** START OF Source passage **
Shares skidded Thursday in Asia after U.S. stocks tumbled to one of their worst days of the year when the Federal Reserve hinted it may deliver fewer rate cuts in 2025 than earlier thought.
The Fed cut its key rate by a quarter of a percentage point to between 4.25% and 4.5%, as expected. Other major central banks have stood pat this week, with the Bank of Japan opting Thursday to keep its benchmark rate at 0.25%. That decision, which was expected, pushed the dollar higher against the Japanese yen.
Asian markets fell, but generally by less than 2%, with Tokyo's Nikkei 225 falling 0.7% to 38,806.70. The dollar was trading at 155.24 yen by midday Thursday, up from 154.79 yen.
A weaker yen tends to push prices higher in Japan, which depends heavily on imports, and that in turn raises pressure on the Bank of Japan to raise rates. Analysts say they expect a BOJ rate hike in January, but also that the central bank is wary of big changes as it waits to see possible shocks from President-elect Donald Trump's policies on tariffs.
There are “high uncertainties” surrounding Japan's business outlook and prices and developments in foreign economies and commodity prices, the BOJ said in a statement.
Chinese markets also declined. The Hang Seng index fell 1% to 19,666.12, while the Shanghai Composite index dropped 0.7% to 3,357.82.
Australia's S&P/ASX 200 shed 1.9% to 8,153.80, while the Kospi in South Korea slipped 1.5% to 2,447.17. India's Sensex fell 0.9%.
In Taiwan, the Taiex lost 1.5%, while Bangkok's SET fell 0.6%.
On Wednesday, the S&P 500 fell 2.9%, just shy of its biggest loss for the year, to close at 5,872.16. The Dow Jones Industrial Average lost 1,123 points, or 2.6%, to 42,326.87, and the Nasdaq composite dropped 3.6% to 19,392.69.
** END OF Source passage **
**Task list**.
1. Echo the market report word for word, between "A weaker yen" and "Sensex fell 0.9%.", inclusive.
2. Decide whether each statement below agrees with the market report, answering yes or no and quoting the deciding words.
(a) The Bank of Japan kept its benchmark rate at 0.25% on Thursday.
(b) The Fed cut its key rate by half a percentage point.
(c) The Nasdaq composite dropped 3.6% on Wednesday.
3. According to the market report, how far did Australia's S&P/ASX 200 fall, and to what level?
** START OF Data provided **
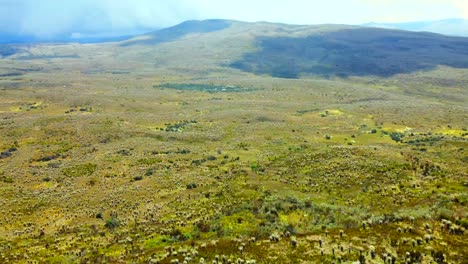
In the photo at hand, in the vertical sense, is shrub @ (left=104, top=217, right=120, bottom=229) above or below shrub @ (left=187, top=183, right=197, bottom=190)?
above

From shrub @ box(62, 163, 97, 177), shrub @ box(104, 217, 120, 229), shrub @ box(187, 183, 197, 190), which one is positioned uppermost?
shrub @ box(104, 217, 120, 229)

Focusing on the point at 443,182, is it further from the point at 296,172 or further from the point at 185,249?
the point at 185,249

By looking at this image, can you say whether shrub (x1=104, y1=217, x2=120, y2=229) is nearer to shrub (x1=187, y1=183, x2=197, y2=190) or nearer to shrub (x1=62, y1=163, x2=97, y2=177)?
shrub (x1=187, y1=183, x2=197, y2=190)

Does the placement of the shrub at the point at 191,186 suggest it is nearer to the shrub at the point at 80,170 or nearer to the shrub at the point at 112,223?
the shrub at the point at 112,223

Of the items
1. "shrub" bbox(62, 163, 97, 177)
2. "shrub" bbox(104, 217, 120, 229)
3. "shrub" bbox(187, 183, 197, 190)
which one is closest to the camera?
"shrub" bbox(104, 217, 120, 229)

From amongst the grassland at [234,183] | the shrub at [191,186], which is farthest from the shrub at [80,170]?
the shrub at [191,186]

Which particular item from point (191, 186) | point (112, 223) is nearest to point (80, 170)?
point (191, 186)

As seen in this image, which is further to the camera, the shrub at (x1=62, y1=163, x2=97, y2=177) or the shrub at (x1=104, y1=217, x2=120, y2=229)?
the shrub at (x1=62, y1=163, x2=97, y2=177)

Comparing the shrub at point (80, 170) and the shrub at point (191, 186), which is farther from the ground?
the shrub at point (191, 186)

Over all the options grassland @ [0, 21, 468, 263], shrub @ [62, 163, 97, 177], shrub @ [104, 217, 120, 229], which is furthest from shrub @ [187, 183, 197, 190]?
shrub @ [62, 163, 97, 177]
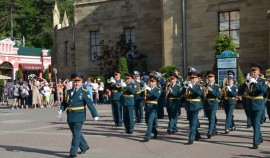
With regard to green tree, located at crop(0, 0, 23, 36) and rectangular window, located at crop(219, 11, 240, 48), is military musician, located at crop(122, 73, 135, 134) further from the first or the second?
green tree, located at crop(0, 0, 23, 36)

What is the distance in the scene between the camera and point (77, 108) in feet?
31.4

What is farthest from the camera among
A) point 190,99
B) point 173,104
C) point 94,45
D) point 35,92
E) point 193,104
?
point 94,45

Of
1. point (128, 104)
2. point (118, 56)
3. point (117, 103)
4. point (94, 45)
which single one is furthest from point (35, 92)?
point (128, 104)

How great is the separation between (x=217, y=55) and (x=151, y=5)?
9656 millimetres

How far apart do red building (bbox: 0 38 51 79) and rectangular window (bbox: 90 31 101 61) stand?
17.3 meters

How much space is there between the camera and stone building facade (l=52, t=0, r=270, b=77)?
76.8 ft

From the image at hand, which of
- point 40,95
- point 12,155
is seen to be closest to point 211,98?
point 12,155

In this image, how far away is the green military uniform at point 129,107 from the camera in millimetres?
13017

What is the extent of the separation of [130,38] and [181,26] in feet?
18.4

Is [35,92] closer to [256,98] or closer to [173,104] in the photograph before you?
[173,104]

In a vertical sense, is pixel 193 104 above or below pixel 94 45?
below

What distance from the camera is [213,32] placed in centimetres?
2442

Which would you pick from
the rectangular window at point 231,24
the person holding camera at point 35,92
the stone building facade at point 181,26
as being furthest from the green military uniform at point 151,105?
the person holding camera at point 35,92

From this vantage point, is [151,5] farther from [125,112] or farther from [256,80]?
[256,80]
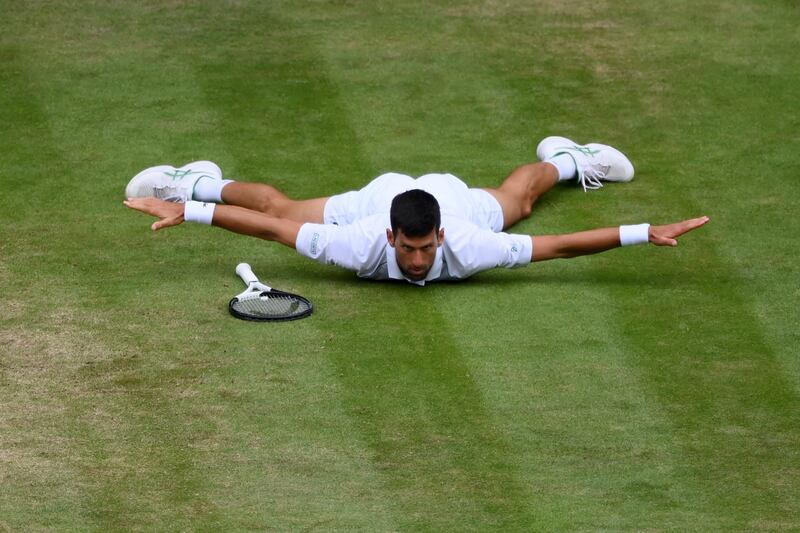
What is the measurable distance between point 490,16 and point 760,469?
8.81 m

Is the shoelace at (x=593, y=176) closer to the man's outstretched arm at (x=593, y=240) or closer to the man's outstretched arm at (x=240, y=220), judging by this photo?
the man's outstretched arm at (x=593, y=240)

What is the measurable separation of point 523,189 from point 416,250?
78.6 inches

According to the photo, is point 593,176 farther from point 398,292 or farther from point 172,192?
point 172,192

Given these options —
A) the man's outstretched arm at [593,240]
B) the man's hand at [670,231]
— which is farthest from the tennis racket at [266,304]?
the man's hand at [670,231]

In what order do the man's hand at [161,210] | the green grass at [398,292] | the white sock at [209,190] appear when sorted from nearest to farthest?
the green grass at [398,292] → the man's hand at [161,210] → the white sock at [209,190]

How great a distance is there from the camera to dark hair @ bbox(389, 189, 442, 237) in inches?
407

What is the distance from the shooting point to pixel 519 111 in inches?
570

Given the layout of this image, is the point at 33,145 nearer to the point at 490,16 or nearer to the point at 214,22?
the point at 214,22

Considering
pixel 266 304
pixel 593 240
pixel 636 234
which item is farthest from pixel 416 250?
pixel 636 234

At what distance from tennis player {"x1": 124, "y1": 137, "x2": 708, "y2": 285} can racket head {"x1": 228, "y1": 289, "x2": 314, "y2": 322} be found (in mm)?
415

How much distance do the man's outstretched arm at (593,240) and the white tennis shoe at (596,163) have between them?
6.83 feet

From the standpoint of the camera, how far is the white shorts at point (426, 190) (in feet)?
37.0

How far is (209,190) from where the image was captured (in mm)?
12188

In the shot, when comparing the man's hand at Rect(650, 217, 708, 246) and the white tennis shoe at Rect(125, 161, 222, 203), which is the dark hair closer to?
the man's hand at Rect(650, 217, 708, 246)
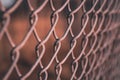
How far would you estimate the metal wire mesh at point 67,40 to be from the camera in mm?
911

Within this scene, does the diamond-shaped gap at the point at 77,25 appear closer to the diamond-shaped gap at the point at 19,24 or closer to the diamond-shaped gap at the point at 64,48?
the diamond-shaped gap at the point at 64,48

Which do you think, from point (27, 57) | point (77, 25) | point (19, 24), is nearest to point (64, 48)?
point (77, 25)

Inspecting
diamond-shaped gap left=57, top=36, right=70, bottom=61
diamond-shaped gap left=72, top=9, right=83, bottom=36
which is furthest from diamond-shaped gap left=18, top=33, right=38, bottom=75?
diamond-shaped gap left=72, top=9, right=83, bottom=36

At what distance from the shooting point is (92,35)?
155 cm

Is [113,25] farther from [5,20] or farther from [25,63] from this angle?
[25,63]

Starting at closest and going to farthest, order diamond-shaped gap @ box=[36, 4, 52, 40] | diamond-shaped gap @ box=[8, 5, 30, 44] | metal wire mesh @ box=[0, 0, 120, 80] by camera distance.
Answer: metal wire mesh @ box=[0, 0, 120, 80] < diamond-shaped gap @ box=[36, 4, 52, 40] < diamond-shaped gap @ box=[8, 5, 30, 44]

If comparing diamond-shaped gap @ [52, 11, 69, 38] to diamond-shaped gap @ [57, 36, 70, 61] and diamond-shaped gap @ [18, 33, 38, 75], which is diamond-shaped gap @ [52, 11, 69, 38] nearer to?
diamond-shaped gap @ [57, 36, 70, 61]

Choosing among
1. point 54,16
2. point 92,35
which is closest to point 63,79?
point 92,35

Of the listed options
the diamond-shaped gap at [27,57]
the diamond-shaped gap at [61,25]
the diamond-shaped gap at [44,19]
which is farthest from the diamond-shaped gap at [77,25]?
the diamond-shaped gap at [27,57]

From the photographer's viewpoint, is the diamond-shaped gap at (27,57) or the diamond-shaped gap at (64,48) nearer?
the diamond-shaped gap at (64,48)

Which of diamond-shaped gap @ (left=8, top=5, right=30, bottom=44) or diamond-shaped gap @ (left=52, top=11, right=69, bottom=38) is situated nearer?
Result: diamond-shaped gap @ (left=52, top=11, right=69, bottom=38)

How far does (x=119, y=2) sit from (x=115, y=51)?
0.38 metres

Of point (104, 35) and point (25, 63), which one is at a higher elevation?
point (25, 63)

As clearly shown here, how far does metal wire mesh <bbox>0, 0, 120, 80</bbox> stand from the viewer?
2.99 feet
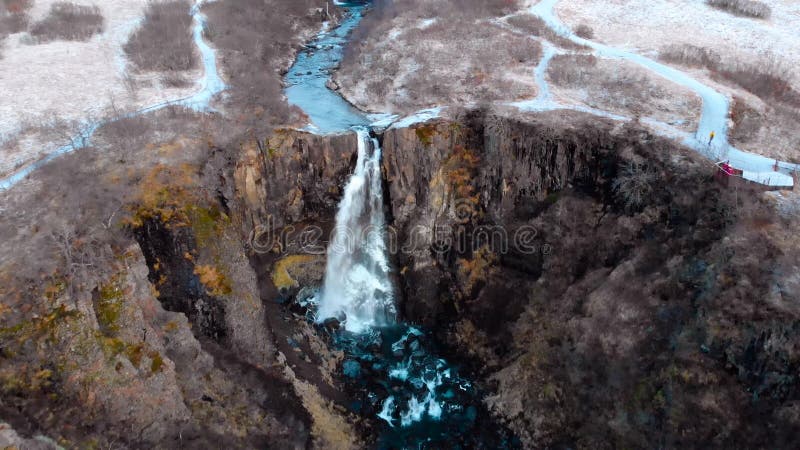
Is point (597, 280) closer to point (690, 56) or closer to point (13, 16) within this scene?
point (690, 56)

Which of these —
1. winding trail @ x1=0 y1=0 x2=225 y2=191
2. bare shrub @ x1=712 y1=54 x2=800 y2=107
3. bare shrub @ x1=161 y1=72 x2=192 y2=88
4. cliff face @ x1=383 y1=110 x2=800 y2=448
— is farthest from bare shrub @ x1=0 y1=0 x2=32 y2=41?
bare shrub @ x1=712 y1=54 x2=800 y2=107

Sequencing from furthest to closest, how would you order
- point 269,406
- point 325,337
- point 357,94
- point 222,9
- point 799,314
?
point 222,9 < point 357,94 < point 325,337 < point 269,406 < point 799,314

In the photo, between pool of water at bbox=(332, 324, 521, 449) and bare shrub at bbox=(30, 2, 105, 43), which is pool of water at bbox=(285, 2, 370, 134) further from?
bare shrub at bbox=(30, 2, 105, 43)

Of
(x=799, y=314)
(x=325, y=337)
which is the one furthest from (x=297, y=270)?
(x=799, y=314)

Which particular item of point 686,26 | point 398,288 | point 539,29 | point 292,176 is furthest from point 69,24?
point 686,26

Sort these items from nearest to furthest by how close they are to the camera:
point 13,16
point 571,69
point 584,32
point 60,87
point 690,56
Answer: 1. point 60,87
2. point 571,69
3. point 690,56
4. point 584,32
5. point 13,16

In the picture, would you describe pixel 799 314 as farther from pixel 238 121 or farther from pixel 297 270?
pixel 238 121
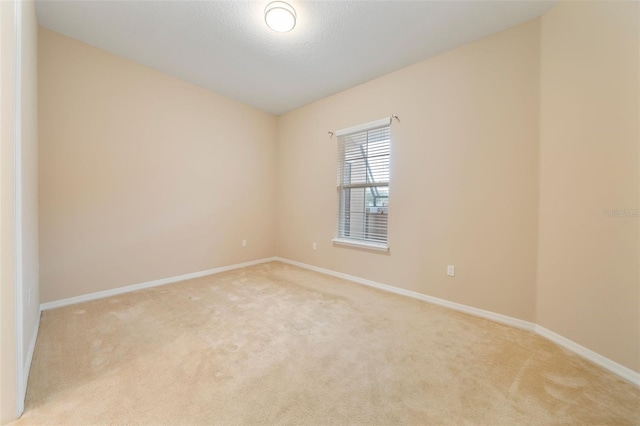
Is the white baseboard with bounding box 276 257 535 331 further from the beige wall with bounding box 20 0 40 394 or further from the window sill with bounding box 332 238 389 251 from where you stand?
the beige wall with bounding box 20 0 40 394

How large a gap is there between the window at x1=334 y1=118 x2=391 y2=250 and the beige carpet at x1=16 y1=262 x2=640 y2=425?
118cm

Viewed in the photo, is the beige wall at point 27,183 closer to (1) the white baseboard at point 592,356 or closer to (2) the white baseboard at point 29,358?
(2) the white baseboard at point 29,358

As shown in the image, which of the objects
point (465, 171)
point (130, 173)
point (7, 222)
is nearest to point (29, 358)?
point (7, 222)

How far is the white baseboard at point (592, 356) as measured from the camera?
156cm

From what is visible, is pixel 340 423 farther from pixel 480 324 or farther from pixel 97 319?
pixel 97 319

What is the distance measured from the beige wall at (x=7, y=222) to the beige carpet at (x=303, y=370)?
0.64 feet

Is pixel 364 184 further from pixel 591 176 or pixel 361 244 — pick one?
pixel 591 176

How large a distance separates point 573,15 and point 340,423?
330 cm

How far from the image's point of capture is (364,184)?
3498 mm

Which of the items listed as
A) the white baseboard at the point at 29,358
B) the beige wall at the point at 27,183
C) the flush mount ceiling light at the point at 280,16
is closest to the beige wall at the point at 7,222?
the white baseboard at the point at 29,358

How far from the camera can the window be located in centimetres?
328

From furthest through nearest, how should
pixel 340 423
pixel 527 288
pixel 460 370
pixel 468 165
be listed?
pixel 468 165, pixel 527 288, pixel 460 370, pixel 340 423

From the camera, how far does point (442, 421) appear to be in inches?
49.2

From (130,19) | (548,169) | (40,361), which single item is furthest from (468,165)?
(40,361)
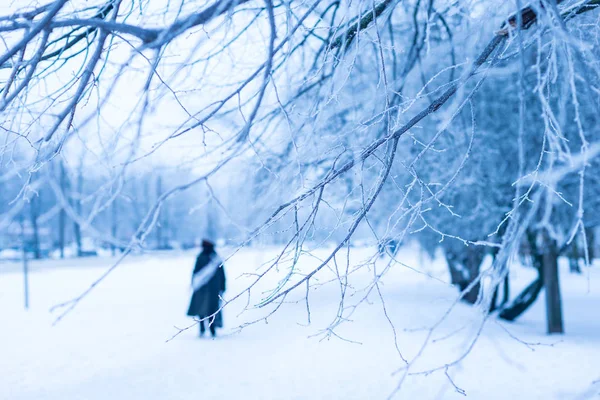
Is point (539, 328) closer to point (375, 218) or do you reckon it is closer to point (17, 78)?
point (375, 218)

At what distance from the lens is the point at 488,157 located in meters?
9.55

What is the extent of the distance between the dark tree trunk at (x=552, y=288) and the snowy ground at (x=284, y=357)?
36 cm

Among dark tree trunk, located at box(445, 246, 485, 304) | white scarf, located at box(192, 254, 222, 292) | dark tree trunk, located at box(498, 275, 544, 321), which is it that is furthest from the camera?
dark tree trunk, located at box(498, 275, 544, 321)

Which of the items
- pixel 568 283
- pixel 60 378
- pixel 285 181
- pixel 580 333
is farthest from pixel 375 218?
pixel 568 283

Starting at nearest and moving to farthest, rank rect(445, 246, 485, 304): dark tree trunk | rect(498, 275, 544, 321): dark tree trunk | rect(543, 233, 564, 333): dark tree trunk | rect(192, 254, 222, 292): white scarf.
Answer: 1. rect(192, 254, 222, 292): white scarf
2. rect(543, 233, 564, 333): dark tree trunk
3. rect(445, 246, 485, 304): dark tree trunk
4. rect(498, 275, 544, 321): dark tree trunk

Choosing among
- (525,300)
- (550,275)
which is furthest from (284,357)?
(525,300)

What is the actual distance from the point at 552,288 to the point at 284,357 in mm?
6308

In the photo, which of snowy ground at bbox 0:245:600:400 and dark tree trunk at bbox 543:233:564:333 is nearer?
snowy ground at bbox 0:245:600:400

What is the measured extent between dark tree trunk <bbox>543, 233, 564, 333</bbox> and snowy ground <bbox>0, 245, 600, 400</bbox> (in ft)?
1.19

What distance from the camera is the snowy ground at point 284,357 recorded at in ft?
20.0

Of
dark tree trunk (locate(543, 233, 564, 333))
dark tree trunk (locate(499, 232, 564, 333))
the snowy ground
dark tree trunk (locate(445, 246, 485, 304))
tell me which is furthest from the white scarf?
dark tree trunk (locate(543, 233, 564, 333))

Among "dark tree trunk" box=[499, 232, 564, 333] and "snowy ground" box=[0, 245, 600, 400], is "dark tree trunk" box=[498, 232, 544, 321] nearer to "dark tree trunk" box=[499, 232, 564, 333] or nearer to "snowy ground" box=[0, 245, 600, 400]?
"dark tree trunk" box=[499, 232, 564, 333]

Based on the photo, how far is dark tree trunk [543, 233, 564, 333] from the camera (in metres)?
11.4

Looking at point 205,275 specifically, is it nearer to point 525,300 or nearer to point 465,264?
point 465,264
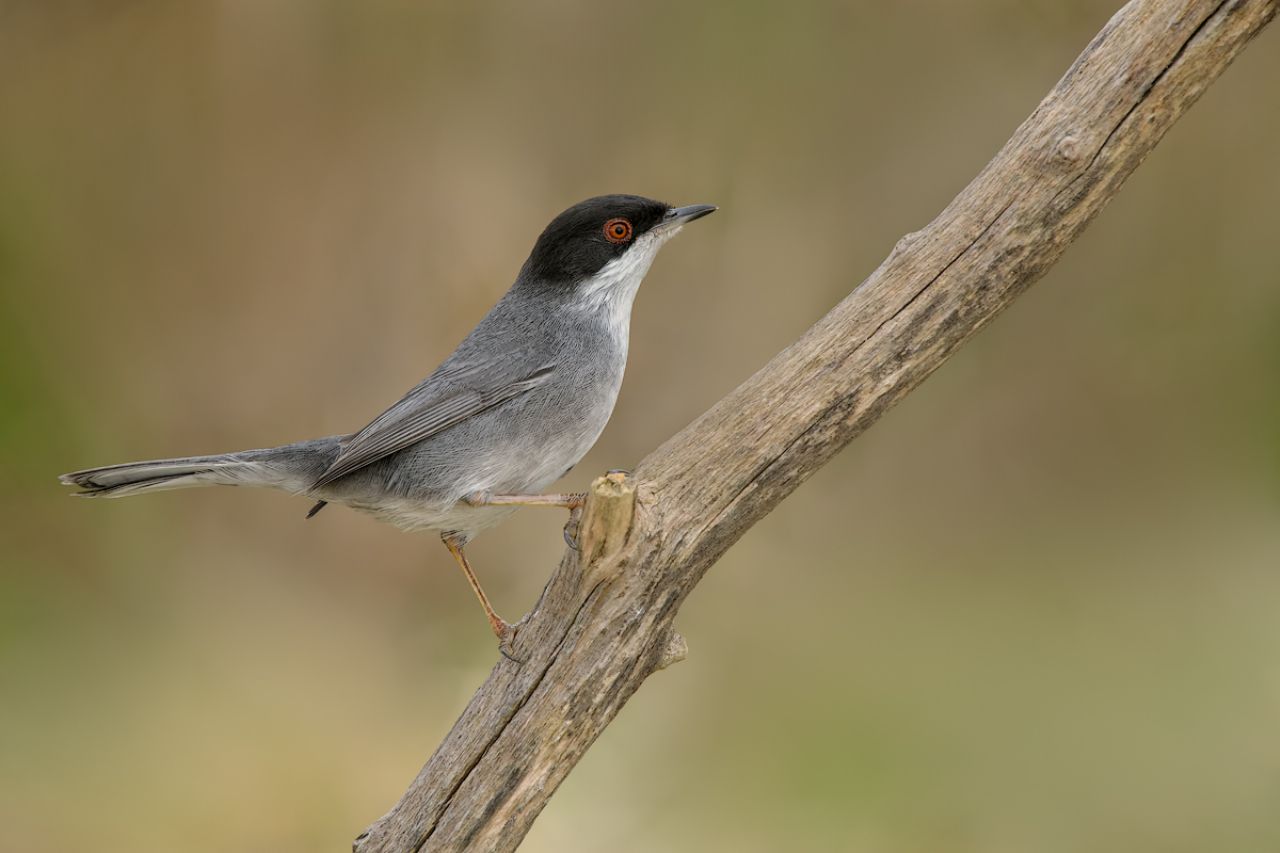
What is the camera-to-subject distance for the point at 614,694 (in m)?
3.51

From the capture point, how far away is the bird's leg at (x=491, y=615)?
3.67 metres

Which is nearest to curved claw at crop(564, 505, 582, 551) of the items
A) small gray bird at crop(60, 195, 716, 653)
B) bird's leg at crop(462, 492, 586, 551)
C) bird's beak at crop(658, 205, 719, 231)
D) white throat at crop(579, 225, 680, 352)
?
bird's leg at crop(462, 492, 586, 551)

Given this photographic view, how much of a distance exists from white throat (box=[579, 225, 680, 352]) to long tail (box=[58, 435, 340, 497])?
1145mm

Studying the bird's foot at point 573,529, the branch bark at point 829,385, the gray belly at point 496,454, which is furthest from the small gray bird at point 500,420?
the branch bark at point 829,385

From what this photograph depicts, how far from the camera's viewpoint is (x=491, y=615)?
404cm

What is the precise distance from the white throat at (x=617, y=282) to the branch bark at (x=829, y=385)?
32.1 inches

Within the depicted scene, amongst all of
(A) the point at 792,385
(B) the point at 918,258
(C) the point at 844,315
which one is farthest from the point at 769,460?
(B) the point at 918,258

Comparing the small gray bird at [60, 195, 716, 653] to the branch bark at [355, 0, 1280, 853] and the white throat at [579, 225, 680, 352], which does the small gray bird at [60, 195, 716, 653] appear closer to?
the white throat at [579, 225, 680, 352]

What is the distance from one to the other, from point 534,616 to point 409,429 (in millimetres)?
882

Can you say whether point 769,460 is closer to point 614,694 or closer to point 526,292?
point 614,694

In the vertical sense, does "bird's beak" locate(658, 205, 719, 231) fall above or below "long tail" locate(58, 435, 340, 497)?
above

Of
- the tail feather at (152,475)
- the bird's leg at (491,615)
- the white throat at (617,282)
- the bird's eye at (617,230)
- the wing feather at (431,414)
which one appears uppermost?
the bird's eye at (617,230)

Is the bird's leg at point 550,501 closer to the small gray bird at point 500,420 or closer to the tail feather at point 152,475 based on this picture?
the small gray bird at point 500,420

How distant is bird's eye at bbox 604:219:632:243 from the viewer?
13.5 ft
** END OF Data provided **
**Results in order**.
1.
A weaker yen tends to push prices higher in Japan, which depends heavily on imports, and that in turn raises pressure on the Bank of Japan to raise rates. Analysts say they expect a BOJ rate hike in January, but also that the central bank is wary of big changes as it waits to see possible shocks from President-elect Donald Trump's policies on tariffs.
There are “high uncertainties” surrounding Japan's business outlook and prices and developments in foreign economies and commodity prices, the BOJ said in a statement.
Chinese markets also declined. The Hang Seng index fell 1% to 19,666.12, while the Shanghai Composite index dropped 0.7% to 3,357.82.
Australia's S&P/ASX 200 shed 1.9% to 8,153.80, while the Kospi in South Korea slipped 1.5% to 2,447.17. India's Sensex fell 0.9%.

2.
(a) Yes: "with the Bank of Japan opting Thursday to keep its benchmark rate at 0.25%"
(b) No: "The Fed cut its key rate by a quarter of a percentage point"
(c) Yes: "the Nasdaq composite dropped 3.6% to 19,392.69"

3. It shed 1.9% to 8,153.80.